_How to complete this task_
Output the listing below exactly, minus its images.

_Information supplied_
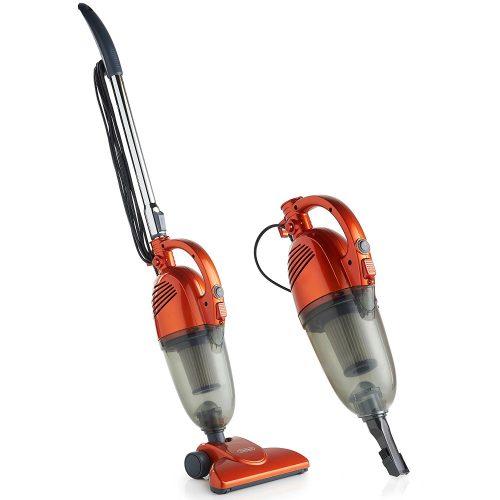 VonHaus 600 Watt 2-in-1 Vacuum
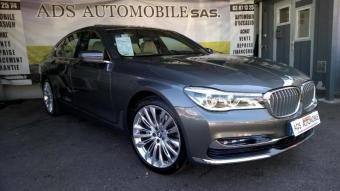 BMW Serie D XDRIVE 265 CH Exclusive A d'occasion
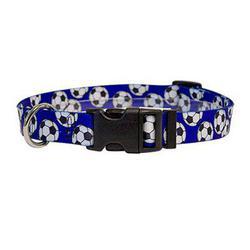 Soccer balls collar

_Task answer_
 VonHaus 600 Watt 2-in-1 Vacuum
 BMW Serie D XDRIVE 265 CH Exclusive A d'occasion
 Soccer balls collar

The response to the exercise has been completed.